## GIVEN PASSAGE
CVE-2025-9864

Google · Google Multiple Products

A high-severity vulnerability has been identified in the V8 JavaScript engine used by Google Chrome and other Google products.

Executive summary

A high-severity vulnerability has been identified in the V8 JavaScript engine used by Google Chrome and other Google products. This flaw, known as a "Use After Free," can be exploited by a remote attacker who tricks a user into visiting a specially crafted malicious website, potentially allowing the attacker to execute arbitrary code and compromise the affected system.

Vulnerability

This is a use-after-free memory corruption vulnerability within the V8 JavaScript and WebAssembly engine. An attacker can create a malicious web page with specific JavaScript code that manipulates memory objects in a way that causes the V8 engine to reference a memory location after it has been deallocated. Successful exploitation of this flaw can corrupt memory, leading to a crash or, more critically, allowing the attacker to execute arbitrary code within the context of the browser's renderer process. A sophisticated attacker could chain this with a separate sandbox escape vulnerability to gain full control over the host operating system.

Business impact

This vulnerability is rated as High severity with a CVSS score of 8.8. Successful exploitation could have a significant negative impact on the business. An attacker could leverage this flaw to install malware, such as ransomware or spyware, steal sensitive corporate data accessed through the browser (including credentials, financial information, and intellectual property), or use the compromised workstation as a foothold to move laterally within the corporate network. Given the ubiquitous use of Google Chrome in enterprise environments, a large number of systems are likely at risk.

## LIST OF TASKS
**A.** In the CVE-2025-9864 advisory, rewrite the passage starting with "This vulnerability is" and going on through "likely at risk.", replacing "workstation" with "laptop".
**B.** List the kinds of sensitive data that the CVE-2025-9864 advisory names in parentheses as things an attacker could steal through the browser.
**C.** Continue the CVE-2025-9864 advisory from the point where it stops.

## INPUT DATA
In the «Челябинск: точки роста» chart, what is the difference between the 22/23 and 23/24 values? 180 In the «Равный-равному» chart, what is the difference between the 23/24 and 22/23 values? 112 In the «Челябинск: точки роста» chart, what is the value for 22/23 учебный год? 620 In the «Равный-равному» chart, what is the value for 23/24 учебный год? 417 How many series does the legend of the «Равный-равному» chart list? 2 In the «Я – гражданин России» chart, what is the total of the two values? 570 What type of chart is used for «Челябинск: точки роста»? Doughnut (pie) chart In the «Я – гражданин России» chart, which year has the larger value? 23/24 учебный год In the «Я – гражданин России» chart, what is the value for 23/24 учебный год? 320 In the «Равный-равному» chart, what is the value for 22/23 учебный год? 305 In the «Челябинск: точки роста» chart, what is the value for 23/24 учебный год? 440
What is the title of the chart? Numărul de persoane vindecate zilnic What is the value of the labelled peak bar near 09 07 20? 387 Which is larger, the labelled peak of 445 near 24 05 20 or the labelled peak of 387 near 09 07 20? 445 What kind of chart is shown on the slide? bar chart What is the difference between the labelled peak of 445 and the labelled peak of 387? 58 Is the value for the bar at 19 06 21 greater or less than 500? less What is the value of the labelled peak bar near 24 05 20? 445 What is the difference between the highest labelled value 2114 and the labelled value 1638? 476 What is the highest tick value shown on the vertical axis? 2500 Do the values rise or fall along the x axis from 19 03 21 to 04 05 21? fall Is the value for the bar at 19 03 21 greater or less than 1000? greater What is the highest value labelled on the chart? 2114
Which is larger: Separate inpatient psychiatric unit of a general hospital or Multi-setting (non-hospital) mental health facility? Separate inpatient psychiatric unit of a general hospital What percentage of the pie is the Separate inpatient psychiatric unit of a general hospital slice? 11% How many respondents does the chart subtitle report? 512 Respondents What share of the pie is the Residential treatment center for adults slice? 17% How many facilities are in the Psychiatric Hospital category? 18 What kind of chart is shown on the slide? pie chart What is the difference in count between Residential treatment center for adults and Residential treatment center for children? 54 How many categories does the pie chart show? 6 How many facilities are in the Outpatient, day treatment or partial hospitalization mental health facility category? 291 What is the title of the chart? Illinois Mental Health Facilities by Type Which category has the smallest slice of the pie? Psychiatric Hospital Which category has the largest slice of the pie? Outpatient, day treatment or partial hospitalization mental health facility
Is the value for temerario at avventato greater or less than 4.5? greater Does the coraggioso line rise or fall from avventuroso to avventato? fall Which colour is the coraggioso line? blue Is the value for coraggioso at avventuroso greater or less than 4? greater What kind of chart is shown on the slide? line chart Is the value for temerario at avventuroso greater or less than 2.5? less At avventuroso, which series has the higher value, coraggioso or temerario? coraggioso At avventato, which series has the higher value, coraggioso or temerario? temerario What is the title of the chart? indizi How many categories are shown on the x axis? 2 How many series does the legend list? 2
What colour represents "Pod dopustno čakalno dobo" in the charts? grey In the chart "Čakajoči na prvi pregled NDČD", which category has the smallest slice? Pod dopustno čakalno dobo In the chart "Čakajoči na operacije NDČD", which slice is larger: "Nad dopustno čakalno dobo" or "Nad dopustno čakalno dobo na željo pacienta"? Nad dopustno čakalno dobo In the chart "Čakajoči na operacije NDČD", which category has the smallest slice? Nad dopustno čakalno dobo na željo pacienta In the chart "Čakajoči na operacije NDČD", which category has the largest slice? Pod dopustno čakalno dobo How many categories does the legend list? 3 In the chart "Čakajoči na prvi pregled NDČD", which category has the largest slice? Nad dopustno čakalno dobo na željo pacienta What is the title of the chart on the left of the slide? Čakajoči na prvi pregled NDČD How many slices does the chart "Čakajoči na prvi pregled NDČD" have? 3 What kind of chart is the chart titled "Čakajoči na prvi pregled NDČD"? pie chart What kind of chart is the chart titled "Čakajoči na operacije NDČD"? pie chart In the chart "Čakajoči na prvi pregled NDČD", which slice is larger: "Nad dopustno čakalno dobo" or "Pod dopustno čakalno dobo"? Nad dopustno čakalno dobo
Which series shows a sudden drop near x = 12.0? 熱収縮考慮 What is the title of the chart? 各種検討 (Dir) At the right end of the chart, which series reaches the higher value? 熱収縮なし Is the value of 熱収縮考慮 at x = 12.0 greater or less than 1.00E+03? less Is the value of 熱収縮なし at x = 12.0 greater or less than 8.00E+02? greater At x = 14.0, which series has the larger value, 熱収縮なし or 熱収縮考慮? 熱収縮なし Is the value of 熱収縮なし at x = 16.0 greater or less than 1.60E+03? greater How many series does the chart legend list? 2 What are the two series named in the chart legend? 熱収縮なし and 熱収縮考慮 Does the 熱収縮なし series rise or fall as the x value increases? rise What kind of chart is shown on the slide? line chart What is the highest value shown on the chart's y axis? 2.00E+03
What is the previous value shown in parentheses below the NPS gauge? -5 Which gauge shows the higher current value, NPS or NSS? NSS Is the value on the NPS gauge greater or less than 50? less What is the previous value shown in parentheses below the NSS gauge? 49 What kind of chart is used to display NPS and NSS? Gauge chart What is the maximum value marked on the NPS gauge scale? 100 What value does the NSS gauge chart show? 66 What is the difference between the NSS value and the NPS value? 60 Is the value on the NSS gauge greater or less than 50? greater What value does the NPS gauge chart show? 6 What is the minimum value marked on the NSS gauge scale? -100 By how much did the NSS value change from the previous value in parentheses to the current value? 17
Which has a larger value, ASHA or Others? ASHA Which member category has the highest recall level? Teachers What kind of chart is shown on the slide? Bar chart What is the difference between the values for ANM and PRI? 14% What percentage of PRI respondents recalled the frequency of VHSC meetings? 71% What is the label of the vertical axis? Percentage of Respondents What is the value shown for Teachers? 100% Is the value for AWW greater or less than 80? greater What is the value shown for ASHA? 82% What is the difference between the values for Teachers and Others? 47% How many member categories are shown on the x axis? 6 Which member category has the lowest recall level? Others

## ACTIVITY ANSWERS
**A.**
This vulnerability is rated as High severity with a CVSS score of 8.8. Successful exploitation could have a significant negative impact on the business. An attacker could leverage this flaw to install malware, such as ransomware or spyware, steal sensitive corporate data accessed through the browser (including credentials, financial information, and intellectual property), or use the compromised laptop as a foothold to move laterally within the corporate network. Given the ubiquitous use of Google Chrome in enterprise environments, a large number of systems are likely at risk.

**B.** credentials, financial information, intellectual property

**C.**
Remediation

Immediate Action: Apply vendor security updates immediately. All instances of Google Chrome should be updated to version 140 or later to mitigate this vulnerability. After patching, it is recommended to monitor for any exploitation attempts that may have occurred prior to the update and review relevant access logs for signs of compromise.

Proactive Monitoring: Monitor endpoint detection and response (EDR) systems for alerts related to anomalous browser process behavior, such as unexpected child processes spawned by chrome.exe or memory corruption exploit attempts. Network monitoring should focus on identifying unusual outbound connections from workstations to unknown or malicious domains, which could indicate a successful compromise.

Compensating Controls: If immediate patching is not feasible, organizations should consider implementing compensating controls. These include using a secure web gateway (SWG) with up-to-date threat intelligence to block access to known malicious websites, ensuring endpoint security solutions with advanced exploit protection are enabled, and restricting user permissions to limit the impact of a potential compromise.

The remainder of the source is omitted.